Dall’altro lato, per il Torino entrare in una multi-club ownership come quella dell’energy drink significherebbe soprattutto godere di grandezze di scala altrimenti inaccessibili. L’esempio migliore è quello dello scouting: i granata avrebbero a disposizione i database Red Bull, potrebbero arrivare in anticipo e per nuove rotte a quei talenti che stanno emergendo a Salisburgo, in Brasile o in MLS, e anche in Africa (Red Bull ha portato in Europa Patson Daka, Amadou Haidara, Diadie Samassekou, Sekou Koita e molti altri). Ci sarebbe poi da attingere a know how, metodi e idee di mercato già rodate, elementi che in Italia spesso mancano in sede di mercato. Queste conoscenze condivise hanno portato le squadre Red Bull a fare grandi plusvalenze negli ultimi anni, con Christopher Nkunku (venduto a 66 milioni), Joško Gvardiol (90), Dominik Szoboszlai (70), Dani Olmo (55), solo per citare gli ultimi. Se il Torino negli ultimi anni ha provato a crescere con il player trading, acquistando per rivendere a cifre più alte, come fatto con Bremer e Bellanova, con Red Bull alle spalle potrebbe fare lo stesso elevando a potenza tutta l’equazione.

Ci sono anche i lati negativi, ovviamente. Qualche settimana fa Sebastian Stafford-Bloor su The Athletic faceva il punto sulle difficoltà del Lipsia nell’ultimo salto di scala verso le big del calcio europeo. Spiegava che in questo gioco di ricambio frenetico di giocatori, il club tedesco ci rimette in termini di identità e di coesione del gruppo: «Le rose del Lipsia non stanno mai insieme abbastanza a lungo per maturare e acquisire l’esperienza necessaria a gestire una stagione di altissimo livello.
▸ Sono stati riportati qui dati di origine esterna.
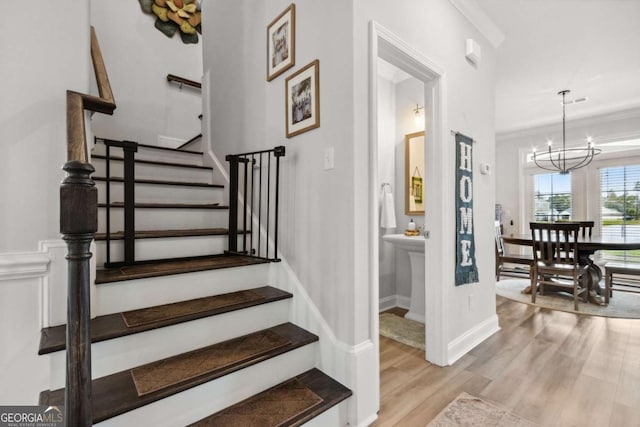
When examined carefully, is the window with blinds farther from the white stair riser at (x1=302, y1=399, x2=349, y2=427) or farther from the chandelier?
the white stair riser at (x1=302, y1=399, x2=349, y2=427)

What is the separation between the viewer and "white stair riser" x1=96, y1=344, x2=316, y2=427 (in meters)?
1.21

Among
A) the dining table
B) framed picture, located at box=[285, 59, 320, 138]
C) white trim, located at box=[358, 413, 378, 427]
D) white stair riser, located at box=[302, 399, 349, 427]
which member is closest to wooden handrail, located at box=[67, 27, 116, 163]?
framed picture, located at box=[285, 59, 320, 138]

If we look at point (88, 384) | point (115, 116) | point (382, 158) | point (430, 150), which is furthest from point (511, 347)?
point (115, 116)

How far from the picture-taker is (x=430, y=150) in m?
2.24

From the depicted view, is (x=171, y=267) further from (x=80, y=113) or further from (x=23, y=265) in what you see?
(x=80, y=113)

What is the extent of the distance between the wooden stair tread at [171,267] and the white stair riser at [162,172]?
1.20 metres

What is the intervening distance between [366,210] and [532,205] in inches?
241

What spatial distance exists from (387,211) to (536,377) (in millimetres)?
1932

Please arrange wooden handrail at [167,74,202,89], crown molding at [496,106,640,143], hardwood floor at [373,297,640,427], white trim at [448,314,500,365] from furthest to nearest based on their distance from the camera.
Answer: crown molding at [496,106,640,143] < wooden handrail at [167,74,202,89] < white trim at [448,314,500,365] < hardwood floor at [373,297,640,427]

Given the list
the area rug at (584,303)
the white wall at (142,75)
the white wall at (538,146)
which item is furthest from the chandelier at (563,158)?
the white wall at (142,75)

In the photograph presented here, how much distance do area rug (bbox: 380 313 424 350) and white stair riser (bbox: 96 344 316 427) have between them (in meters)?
1.20

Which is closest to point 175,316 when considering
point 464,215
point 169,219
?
point 169,219

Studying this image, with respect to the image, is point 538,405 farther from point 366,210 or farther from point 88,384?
point 88,384

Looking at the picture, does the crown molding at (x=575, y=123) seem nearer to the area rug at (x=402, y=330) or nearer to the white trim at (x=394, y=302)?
the white trim at (x=394, y=302)
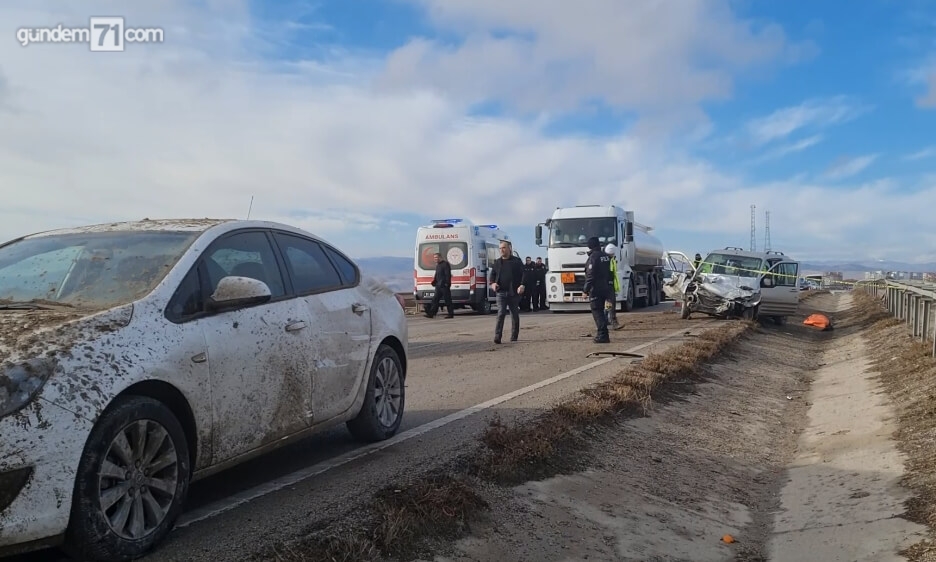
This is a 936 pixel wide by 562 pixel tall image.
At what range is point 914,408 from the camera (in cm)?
881

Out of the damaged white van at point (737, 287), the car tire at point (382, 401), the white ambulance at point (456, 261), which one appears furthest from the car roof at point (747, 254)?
the car tire at point (382, 401)

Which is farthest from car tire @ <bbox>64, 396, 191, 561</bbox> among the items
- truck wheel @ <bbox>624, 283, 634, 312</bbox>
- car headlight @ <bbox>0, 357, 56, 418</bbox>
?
truck wheel @ <bbox>624, 283, 634, 312</bbox>

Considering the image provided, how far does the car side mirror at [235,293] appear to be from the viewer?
4225 mm

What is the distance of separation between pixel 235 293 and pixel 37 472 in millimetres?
1398

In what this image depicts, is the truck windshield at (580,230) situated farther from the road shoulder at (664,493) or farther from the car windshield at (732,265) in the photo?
the road shoulder at (664,493)

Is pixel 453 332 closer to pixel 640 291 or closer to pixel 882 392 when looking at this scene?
pixel 882 392

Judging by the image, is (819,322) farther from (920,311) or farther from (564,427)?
(564,427)

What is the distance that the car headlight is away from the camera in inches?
122

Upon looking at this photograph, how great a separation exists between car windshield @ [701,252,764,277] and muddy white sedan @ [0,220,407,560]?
1726 cm

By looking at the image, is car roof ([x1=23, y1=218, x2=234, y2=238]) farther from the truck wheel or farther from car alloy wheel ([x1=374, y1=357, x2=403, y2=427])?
the truck wheel

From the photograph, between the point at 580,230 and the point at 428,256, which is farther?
the point at 428,256

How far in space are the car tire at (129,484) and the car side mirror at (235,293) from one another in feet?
2.22

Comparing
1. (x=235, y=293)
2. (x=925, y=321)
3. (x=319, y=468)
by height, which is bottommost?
(x=319, y=468)

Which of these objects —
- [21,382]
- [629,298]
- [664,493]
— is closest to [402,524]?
[21,382]
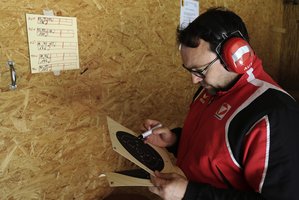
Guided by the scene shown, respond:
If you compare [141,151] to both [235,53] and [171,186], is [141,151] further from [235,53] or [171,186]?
[235,53]

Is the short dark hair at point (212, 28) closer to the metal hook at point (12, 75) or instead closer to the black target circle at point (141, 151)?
the black target circle at point (141, 151)

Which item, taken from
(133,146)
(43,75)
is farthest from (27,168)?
(133,146)

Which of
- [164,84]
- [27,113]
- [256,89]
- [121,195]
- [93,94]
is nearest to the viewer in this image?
[256,89]

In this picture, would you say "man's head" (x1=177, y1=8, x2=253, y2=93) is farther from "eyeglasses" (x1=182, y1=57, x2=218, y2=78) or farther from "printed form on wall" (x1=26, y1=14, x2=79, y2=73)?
"printed form on wall" (x1=26, y1=14, x2=79, y2=73)

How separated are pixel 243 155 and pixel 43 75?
2.98ft

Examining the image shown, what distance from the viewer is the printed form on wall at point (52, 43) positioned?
1264 millimetres

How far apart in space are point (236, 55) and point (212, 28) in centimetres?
12

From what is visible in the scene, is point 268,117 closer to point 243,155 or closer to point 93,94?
point 243,155

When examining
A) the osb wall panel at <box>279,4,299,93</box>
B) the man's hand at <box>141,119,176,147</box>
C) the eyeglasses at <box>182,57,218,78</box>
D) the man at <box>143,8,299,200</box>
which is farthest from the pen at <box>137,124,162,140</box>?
the osb wall panel at <box>279,4,299,93</box>

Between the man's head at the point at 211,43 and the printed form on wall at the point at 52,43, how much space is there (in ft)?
1.97

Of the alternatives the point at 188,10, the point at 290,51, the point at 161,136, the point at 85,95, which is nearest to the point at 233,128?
the point at 161,136

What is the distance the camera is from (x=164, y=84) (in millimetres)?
1948

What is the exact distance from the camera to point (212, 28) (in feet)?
3.05

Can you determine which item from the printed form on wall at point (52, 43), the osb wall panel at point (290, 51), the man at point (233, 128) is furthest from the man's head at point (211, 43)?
the osb wall panel at point (290, 51)
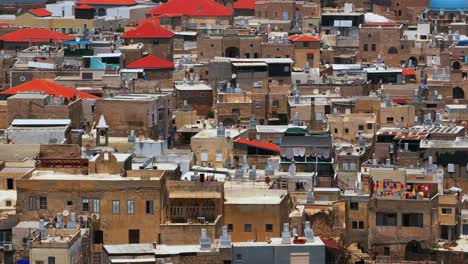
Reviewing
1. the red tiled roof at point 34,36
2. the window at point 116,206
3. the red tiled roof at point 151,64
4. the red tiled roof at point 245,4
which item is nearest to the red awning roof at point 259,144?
the window at point 116,206

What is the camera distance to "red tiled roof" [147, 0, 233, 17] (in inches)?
5192

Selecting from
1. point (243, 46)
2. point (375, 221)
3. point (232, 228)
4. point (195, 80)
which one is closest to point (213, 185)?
point (232, 228)

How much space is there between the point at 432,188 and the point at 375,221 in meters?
2.46

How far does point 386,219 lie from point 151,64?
38.1m

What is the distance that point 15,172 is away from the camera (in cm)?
6656

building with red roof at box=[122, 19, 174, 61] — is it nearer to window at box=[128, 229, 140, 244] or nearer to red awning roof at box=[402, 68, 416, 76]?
A: red awning roof at box=[402, 68, 416, 76]

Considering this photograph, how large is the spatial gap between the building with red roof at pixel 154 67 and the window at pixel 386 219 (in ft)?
117

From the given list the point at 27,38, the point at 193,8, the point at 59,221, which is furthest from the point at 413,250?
the point at 193,8

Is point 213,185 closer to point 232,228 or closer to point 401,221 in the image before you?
point 232,228

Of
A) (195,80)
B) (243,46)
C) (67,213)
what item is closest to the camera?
(67,213)

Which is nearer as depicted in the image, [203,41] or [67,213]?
[67,213]

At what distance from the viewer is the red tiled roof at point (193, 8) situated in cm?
13188

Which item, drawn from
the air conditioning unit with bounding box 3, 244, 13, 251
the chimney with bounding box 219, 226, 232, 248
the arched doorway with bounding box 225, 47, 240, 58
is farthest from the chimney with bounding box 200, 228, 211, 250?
the arched doorway with bounding box 225, 47, 240, 58

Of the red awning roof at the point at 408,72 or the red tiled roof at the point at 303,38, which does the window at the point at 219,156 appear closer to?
the red awning roof at the point at 408,72
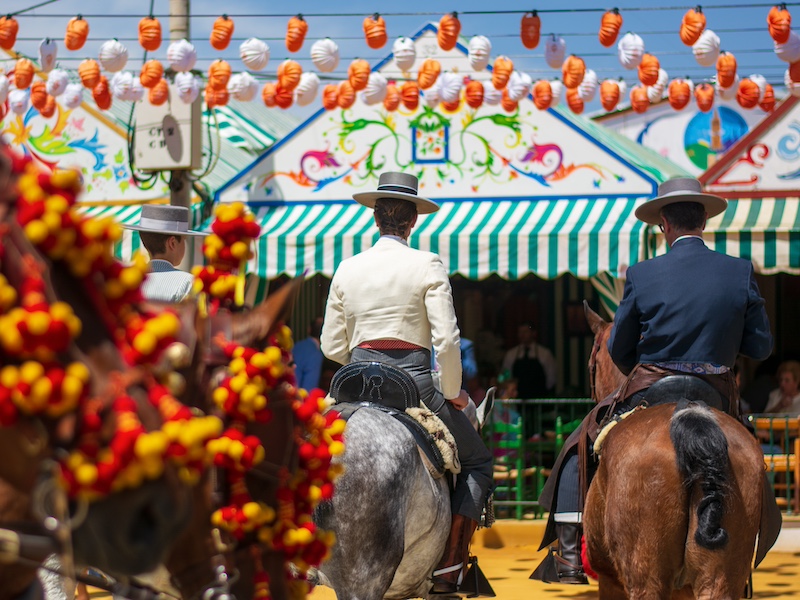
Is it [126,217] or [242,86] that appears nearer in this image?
[242,86]

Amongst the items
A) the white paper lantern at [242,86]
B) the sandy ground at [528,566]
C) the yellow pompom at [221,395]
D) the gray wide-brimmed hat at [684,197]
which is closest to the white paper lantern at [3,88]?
the white paper lantern at [242,86]

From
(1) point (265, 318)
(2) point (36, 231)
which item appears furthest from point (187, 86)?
(2) point (36, 231)

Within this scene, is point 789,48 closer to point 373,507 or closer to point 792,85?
point 792,85

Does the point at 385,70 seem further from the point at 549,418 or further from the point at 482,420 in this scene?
the point at 482,420

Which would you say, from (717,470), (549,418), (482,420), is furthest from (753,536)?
(549,418)

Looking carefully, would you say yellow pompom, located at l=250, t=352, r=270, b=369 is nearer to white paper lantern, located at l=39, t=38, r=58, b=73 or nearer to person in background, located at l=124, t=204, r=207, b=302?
person in background, located at l=124, t=204, r=207, b=302

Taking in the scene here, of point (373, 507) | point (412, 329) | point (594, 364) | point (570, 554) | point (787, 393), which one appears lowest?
point (787, 393)

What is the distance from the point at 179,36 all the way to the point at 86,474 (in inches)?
378

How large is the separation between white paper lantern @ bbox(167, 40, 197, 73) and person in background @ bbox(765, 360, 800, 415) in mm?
6892

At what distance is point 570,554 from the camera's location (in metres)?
5.33

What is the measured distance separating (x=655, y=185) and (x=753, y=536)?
6.94 meters

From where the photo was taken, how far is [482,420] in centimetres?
554

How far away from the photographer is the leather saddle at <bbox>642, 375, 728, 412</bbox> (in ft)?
15.1

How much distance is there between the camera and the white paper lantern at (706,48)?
31.1ft
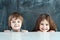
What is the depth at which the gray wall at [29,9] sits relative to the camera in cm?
205

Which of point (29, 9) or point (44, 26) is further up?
point (29, 9)

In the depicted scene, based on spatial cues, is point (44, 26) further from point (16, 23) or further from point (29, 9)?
point (29, 9)

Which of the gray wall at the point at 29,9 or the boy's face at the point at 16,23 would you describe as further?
the gray wall at the point at 29,9

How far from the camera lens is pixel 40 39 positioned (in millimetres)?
338

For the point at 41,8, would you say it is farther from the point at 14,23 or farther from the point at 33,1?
the point at 14,23

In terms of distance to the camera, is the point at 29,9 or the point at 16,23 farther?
the point at 29,9

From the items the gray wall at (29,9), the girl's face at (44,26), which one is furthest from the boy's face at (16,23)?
the gray wall at (29,9)

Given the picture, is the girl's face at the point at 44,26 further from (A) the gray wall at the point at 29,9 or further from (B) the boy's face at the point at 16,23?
(A) the gray wall at the point at 29,9

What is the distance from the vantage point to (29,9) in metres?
2.05

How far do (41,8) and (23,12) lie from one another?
9.4 inches

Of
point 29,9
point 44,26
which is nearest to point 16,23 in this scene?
point 44,26

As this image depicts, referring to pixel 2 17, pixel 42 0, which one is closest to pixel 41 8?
pixel 42 0

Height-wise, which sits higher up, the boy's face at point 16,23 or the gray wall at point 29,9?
the gray wall at point 29,9

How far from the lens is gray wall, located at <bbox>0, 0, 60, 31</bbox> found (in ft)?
→ 6.72
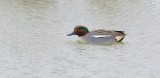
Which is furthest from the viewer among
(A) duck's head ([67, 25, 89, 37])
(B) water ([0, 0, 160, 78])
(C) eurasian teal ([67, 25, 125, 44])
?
(A) duck's head ([67, 25, 89, 37])

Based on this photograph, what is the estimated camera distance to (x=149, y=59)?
11.9 meters

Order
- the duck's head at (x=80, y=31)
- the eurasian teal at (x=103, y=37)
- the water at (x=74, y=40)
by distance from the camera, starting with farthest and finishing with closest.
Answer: the duck's head at (x=80, y=31) < the eurasian teal at (x=103, y=37) < the water at (x=74, y=40)

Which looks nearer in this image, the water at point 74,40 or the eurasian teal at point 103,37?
the water at point 74,40

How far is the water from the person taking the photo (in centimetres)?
1112

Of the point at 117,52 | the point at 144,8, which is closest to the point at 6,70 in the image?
the point at 117,52

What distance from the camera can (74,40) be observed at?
47.6 ft

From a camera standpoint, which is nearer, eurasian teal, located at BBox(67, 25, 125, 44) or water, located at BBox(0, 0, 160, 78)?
water, located at BBox(0, 0, 160, 78)

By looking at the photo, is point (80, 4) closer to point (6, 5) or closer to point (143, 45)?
point (6, 5)

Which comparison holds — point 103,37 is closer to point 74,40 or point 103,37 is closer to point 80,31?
point 80,31

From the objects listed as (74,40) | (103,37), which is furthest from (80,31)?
(103,37)

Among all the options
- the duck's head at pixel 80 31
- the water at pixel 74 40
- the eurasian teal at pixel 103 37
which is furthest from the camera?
the duck's head at pixel 80 31

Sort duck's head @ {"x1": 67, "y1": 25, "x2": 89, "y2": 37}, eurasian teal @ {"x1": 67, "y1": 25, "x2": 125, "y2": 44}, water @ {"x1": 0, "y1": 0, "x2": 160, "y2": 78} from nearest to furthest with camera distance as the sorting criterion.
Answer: water @ {"x1": 0, "y1": 0, "x2": 160, "y2": 78} → eurasian teal @ {"x1": 67, "y1": 25, "x2": 125, "y2": 44} → duck's head @ {"x1": 67, "y1": 25, "x2": 89, "y2": 37}

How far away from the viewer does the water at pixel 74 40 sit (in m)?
11.1

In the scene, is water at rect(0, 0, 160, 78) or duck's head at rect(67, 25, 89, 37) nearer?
water at rect(0, 0, 160, 78)
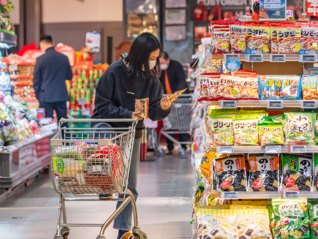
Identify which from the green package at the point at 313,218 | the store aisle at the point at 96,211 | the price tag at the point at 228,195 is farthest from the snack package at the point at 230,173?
the store aisle at the point at 96,211

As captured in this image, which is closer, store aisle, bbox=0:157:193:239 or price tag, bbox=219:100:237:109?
price tag, bbox=219:100:237:109

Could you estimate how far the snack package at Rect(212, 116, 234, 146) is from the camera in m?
4.23

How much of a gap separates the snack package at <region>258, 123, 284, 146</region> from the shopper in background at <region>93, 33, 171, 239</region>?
0.72m

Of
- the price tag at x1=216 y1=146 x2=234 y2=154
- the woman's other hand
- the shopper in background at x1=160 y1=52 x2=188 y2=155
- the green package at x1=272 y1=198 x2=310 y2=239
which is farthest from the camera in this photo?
the shopper in background at x1=160 y1=52 x2=188 y2=155

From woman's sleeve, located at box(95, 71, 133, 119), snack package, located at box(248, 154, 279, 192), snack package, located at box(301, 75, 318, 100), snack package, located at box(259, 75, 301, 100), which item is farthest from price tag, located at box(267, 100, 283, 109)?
woman's sleeve, located at box(95, 71, 133, 119)

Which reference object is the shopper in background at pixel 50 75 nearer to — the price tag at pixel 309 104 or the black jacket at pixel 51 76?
the black jacket at pixel 51 76

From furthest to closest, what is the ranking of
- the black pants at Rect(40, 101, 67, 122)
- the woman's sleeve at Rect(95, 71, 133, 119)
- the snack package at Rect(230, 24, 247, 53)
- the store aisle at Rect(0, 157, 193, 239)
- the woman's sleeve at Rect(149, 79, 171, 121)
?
1. the black pants at Rect(40, 101, 67, 122)
2. the store aisle at Rect(0, 157, 193, 239)
3. the woman's sleeve at Rect(149, 79, 171, 121)
4. the woman's sleeve at Rect(95, 71, 133, 119)
5. the snack package at Rect(230, 24, 247, 53)

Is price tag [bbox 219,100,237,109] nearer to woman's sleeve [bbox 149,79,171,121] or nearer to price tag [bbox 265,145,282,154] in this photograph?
price tag [bbox 265,145,282,154]

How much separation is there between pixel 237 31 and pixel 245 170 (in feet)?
3.17

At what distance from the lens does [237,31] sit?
4.38 m

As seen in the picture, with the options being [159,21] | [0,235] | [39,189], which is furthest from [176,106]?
[0,235]

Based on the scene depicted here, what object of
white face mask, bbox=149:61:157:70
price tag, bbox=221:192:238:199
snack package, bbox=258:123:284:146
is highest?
white face mask, bbox=149:61:157:70

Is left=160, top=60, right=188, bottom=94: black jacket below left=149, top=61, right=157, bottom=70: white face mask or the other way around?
below

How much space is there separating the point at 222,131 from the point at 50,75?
6852 mm
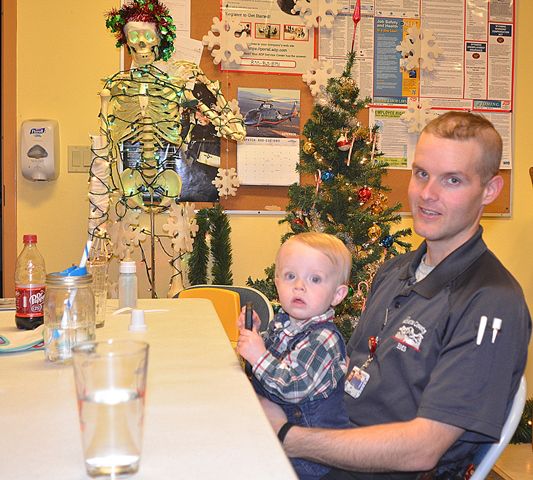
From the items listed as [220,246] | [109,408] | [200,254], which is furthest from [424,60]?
[109,408]

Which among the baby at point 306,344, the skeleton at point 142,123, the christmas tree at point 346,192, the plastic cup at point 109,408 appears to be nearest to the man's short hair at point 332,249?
the baby at point 306,344

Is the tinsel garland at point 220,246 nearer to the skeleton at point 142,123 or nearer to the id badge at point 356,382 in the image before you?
the skeleton at point 142,123

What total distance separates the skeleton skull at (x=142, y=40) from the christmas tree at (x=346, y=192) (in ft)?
2.72

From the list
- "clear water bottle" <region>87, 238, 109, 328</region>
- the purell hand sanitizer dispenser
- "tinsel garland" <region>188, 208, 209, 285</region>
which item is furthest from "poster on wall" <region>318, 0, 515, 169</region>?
"clear water bottle" <region>87, 238, 109, 328</region>

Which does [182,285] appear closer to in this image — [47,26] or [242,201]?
[242,201]

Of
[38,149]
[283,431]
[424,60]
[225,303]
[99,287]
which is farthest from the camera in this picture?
[424,60]

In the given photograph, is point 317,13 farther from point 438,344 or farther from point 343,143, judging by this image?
point 438,344

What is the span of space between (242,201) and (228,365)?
7.99ft

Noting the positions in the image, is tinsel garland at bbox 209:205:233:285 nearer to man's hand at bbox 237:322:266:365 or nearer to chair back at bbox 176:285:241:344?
chair back at bbox 176:285:241:344

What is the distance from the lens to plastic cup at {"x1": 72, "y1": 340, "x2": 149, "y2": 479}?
2.34 feet

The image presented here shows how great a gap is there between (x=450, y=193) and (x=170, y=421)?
0.82 meters

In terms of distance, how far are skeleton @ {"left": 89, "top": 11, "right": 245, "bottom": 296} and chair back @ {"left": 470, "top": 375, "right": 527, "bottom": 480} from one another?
A: 2.17 meters

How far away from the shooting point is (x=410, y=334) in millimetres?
1331

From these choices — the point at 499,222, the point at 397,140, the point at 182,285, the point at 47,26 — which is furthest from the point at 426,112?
the point at 47,26
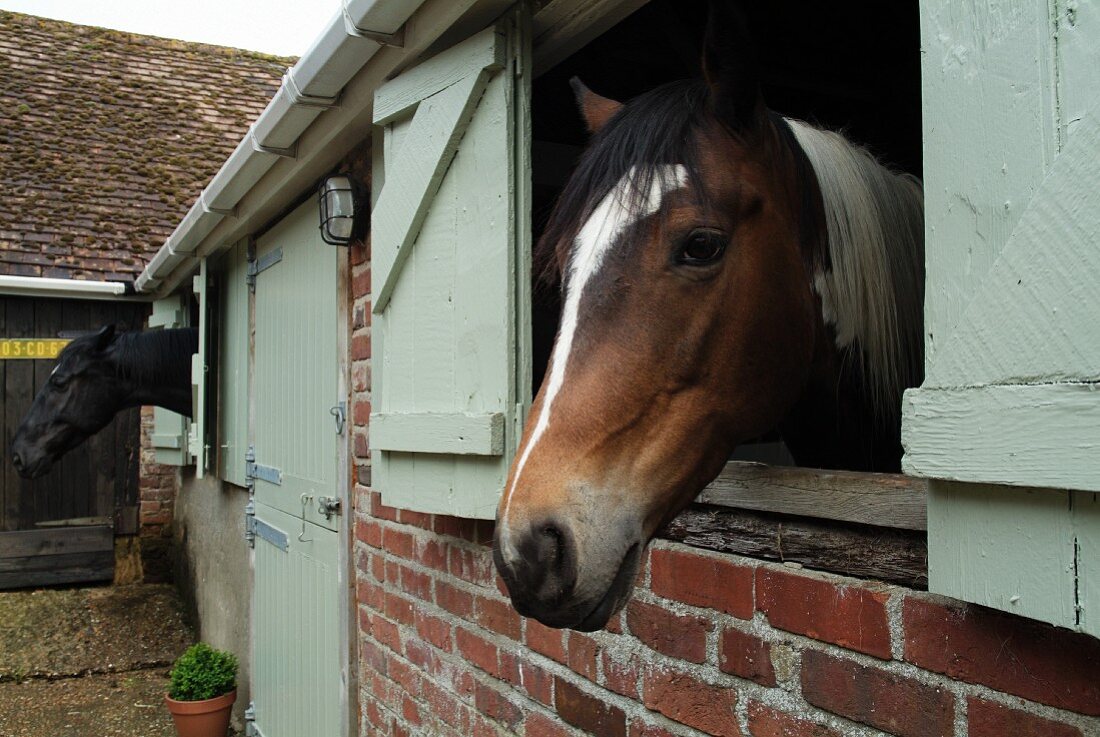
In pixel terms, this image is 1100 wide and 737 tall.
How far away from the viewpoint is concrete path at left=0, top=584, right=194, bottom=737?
5957mm

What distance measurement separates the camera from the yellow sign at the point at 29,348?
8.12 metres

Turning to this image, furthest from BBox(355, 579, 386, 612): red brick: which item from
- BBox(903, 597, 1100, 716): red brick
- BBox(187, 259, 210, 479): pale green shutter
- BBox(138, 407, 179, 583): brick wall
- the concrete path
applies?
BBox(138, 407, 179, 583): brick wall

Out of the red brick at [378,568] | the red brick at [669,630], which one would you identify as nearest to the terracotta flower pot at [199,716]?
the red brick at [378,568]

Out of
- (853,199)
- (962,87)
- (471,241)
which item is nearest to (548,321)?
(471,241)

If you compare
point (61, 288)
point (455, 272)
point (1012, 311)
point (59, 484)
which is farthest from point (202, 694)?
point (1012, 311)

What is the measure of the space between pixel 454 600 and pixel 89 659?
18.4 ft

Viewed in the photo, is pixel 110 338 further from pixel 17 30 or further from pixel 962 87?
pixel 17 30

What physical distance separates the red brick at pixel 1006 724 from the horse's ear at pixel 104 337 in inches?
263

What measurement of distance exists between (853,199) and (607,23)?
837 millimetres

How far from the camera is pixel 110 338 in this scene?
675cm

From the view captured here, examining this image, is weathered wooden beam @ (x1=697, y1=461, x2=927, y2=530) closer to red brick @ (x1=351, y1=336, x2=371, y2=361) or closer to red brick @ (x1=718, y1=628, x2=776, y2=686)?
red brick @ (x1=718, y1=628, x2=776, y2=686)

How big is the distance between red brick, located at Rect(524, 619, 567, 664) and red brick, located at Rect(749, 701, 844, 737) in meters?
0.65

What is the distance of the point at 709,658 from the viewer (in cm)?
173

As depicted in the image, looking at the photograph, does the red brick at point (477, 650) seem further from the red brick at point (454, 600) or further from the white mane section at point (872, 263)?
the white mane section at point (872, 263)
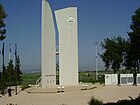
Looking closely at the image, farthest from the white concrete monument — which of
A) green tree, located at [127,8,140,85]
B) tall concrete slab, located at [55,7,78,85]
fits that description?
green tree, located at [127,8,140,85]

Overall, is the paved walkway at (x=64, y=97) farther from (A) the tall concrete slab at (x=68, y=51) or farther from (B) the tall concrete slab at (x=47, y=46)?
(A) the tall concrete slab at (x=68, y=51)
Il Lipsia è progettato per migliorare i giocatori, il che significa che deve far fronte alle difficoltà di ogni percorso di crescita e agli errori che i giocatori inesperti inevitabilmente commetteranno». Ma per il Torino già arrivare fino a questo punto, considerando la situazione attuale, sarebbe un grande segnale di crescita.
C’è poi da considerare l’importanza che potrebbe assumere nel network in una prospettiva di lungo periodo. Torino potenzialmente potrebbe offrire più margini di crescita di Lipsia, per questioni ambientali, di prestigio del campionato e di immagine del club a livello mondiale. Inoltre un’eventuale acquisizione del Torino potrebbe essere letta come un’evoluzione dell’intero progetto calcistico di Red Bull, che entrerebbe in una nuova dimensione. In questo senso anche l’ingresso in società di Jürgen Klopp, dopo un corteggiamento di almeno due anni, è un segnale significativo: dopo aver perso il suo padre nobile Ralf Rangnick, e soprattutto dopo la morte di Dietrich Mateschitz, fondatore dell’azienda di energy drink, la macchina Red Bull sembrava essersi ingolfata. E forse proprio per questo il brand ha bisogno di rilanciarsi. Klopp e Torino potrebbero essere i nomi giusti. Per ridare energia a tutto il progetto.